Sunday, September 18, 2011

What Price, Victory?

"It's a great day in Syracuse... It's a great day for New York."

-Nancy Cantor, Syracuse Chancellor

That sound you didn't hear was the collective shoulder shrug from New York. Sensing the consolidation of college football into a four-conference "Super 64" (brought to you by Nintendo, what a marketing opportunity! I'm too young to make a Commodore joke), Pittsburgh and Syracuse, former bulwarks of the Big East conference jumped ship south of the Mason-Dixon line to the greener (?) pastures of the ACC. The Orange and the Panthers, powerhouses in Big East hoops and also-rans (former) and quasi-contenders (latter) on the gridiron, will join Boston College, Virginia Tech and the U (we don't need to go there) as Big East defectors to the ACC, swelling the league to a robust fourteen (and growing) football programs.

Remember the hubbub about the ACC's pursuit of twelve teams for a conference championship game? You also remember the swaths of empty seats in Tampa every year for the epic VT-BC clashes? What "intrigue" will two middling programs (despite the decent NFL talent Pitt provides) add to a conference where football always played second fiddle to basketball?

Syracuse and Pitt have been perennial flag-bearers for Big East hoops, along with UConn and Louisville at the first tier. Now, they will fight for the scraps Duke and UNC leave from their throne on tobacco road. They can kiss whatever exposure they had at New York City from games at Madison Square Garden (from Johnnies games and the Big East tournament) goodbye, and apparently will be treated as "bridge(s to) the geographic gap between Boston College and the rest of the conference." I'm not sure the Carrier Dome will be packed for tilts with Wake Forest and NC State.

So when the gerrymandering and posturing is done, college football will have its 64 teams lined up neatly in four conferences, setting up championship games and de facto playoffs. Somehow, college basketball will get taken along for the ride, as the Big East will shrink (almost poetically) back into a band of Catholic schools (a reminder how ridiculous it is BC left to play games in the sunny and Protestant Bible Belt, I wish the Vatican would send them a reprimand) while the ACC becomes an unwieldly blob dominated by the states of Florida and North Carolina somehow trying to get eyeballs in the Northeast.

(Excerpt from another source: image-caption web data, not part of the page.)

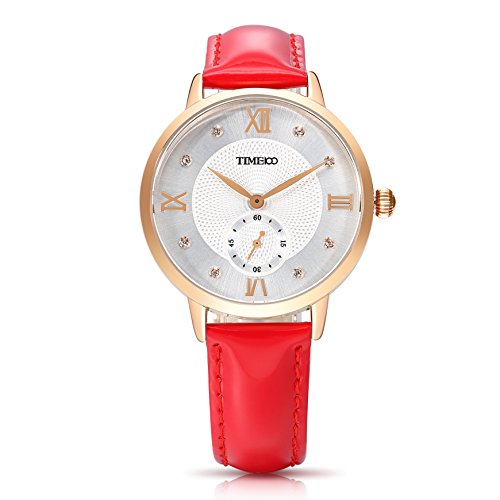 Time100 NEU Lederarmband Rot Qaurzuhr Wasserdicht Armbanduhr mit Strass W80099L 04A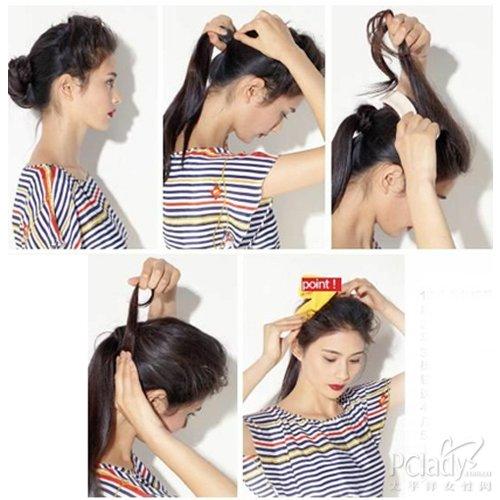 4款扎发简单上手 巧用发带更拉风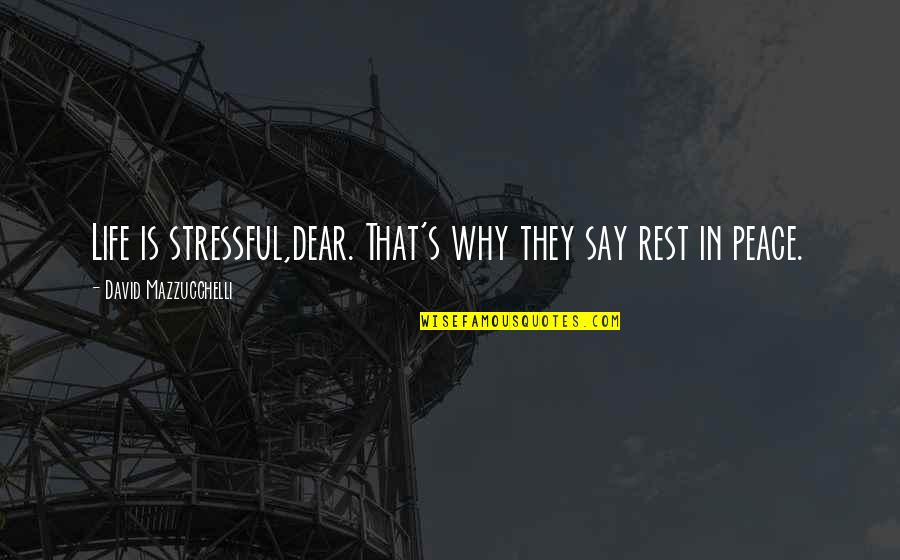 Rest In Peace Life Quotes By David Mazzucchelli: Life is stressful,dear. That's why they say rest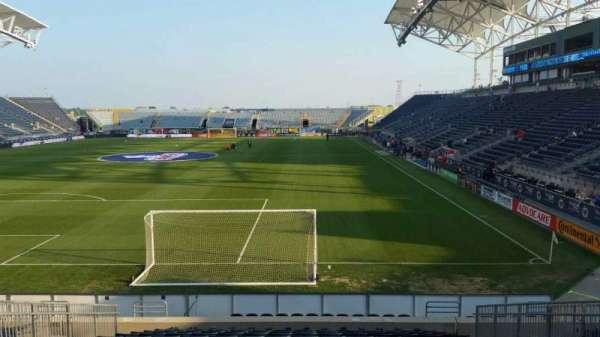 Talen Energy Stadium, section: 115, row: R, seat: 10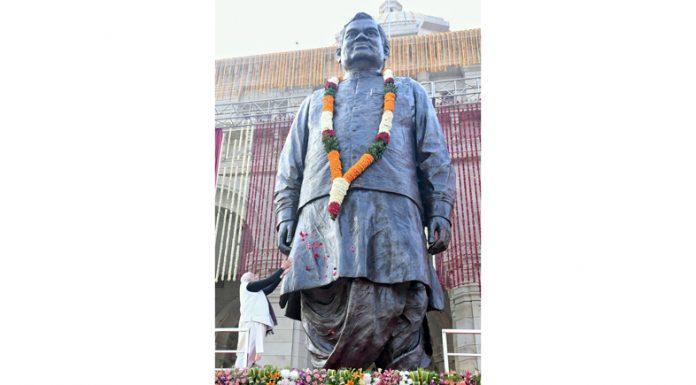 Prime Minister Narendra Modi unveils the statue of Atal Bihari Vajpayee in Lok Bhavan, Lucknow, Uttar Pradesh on Wednesday.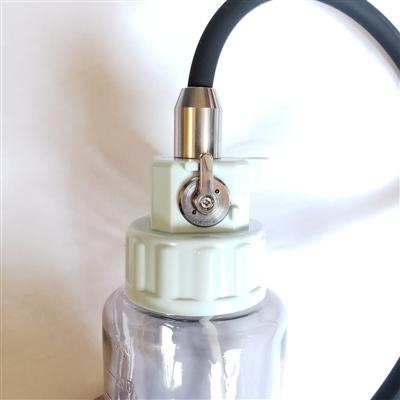 Garrafa de Água Pentax® OS-H2 - COMPATÍVEL/PARALELA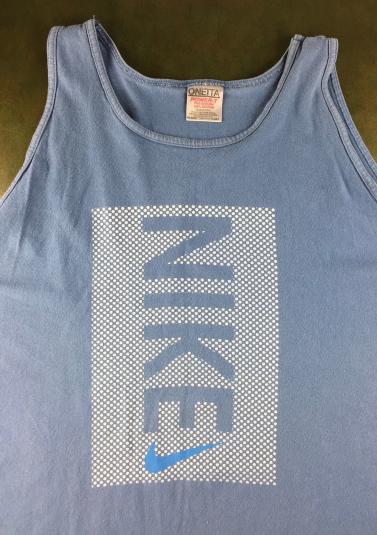 Vintage 80s 90s Nike ONeita Sleeveless Tank Top T-Shirt XXL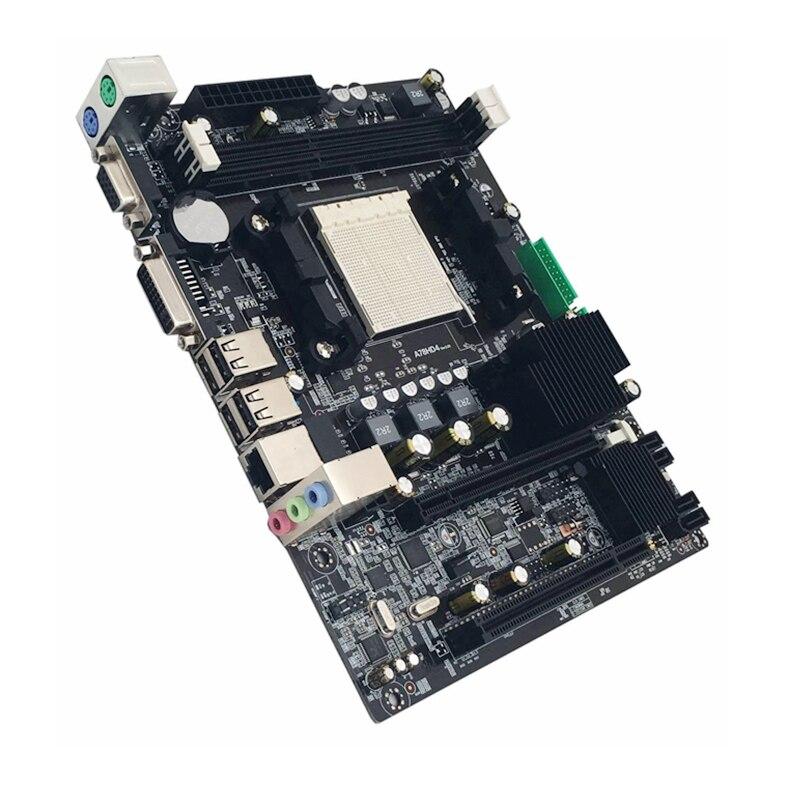 Интернет магазин товары для всей семьи HTB1sZFcas_vK1Rjy0Foq6xIxVXaO Цзя Huayu A780 практические Настольный ПК Компьютер Материнская плата AM3 поддерживает DDR3 двухканальный AM3 16G памяти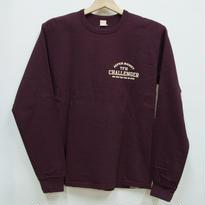 フラットヘッド L/S Tシャツ TDL-113W「SUPER HONEY」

I'd be remiss not mentioning the odd relocation of TCU to the Big East, along with the possibility of Big XII leftovers Baylor, Iowa State and even Kansas (which would certainly boost the conference's basketball resume). The Big East, like the ACC, is also guilty of betraying their regional boundaries by already having outposts in Wisconsin (Marquette) and Illinois (DePaul). The unsavory world of tenuous conference affiliation made me think of a few questions.

The BCS can have its Super 64, but why do those member conferences also dictate basketball alignment? Why not let schools have multiple memberships? What have Kansas, Kentucky or Duke done to claim membership to BCS AQ conferences? Hell I can include UNC, whose only contribution to football the last 30 years has been LT. Why does the SEC outside of Kentucky bother to play hoops? The 64 best football programs (including Boise State and TCU) in America should play for BCS glory; the major hoops conferences should include teams that take basketball seriously. The four conference structure in a Super 64 would preserve regional rivalries pretty well, though schedules would still be diluted by the larger sizes.

This way Big East can remain the Northeast's hub for hoops (BC, Pitt, Syracuse restored, trim the fat west of Pitt) without being compromised by football poachings from the ACC. Kentucky and Kansas could form pretty nice conference of their own along with other decent programs in the middle of the country. This won't happen, and the only solace I can take from this debacle will be the possible swiping of FSU by the SEC, rendering the ACC to a football conference of VT on top of a pile of crap, including the U, for a long time.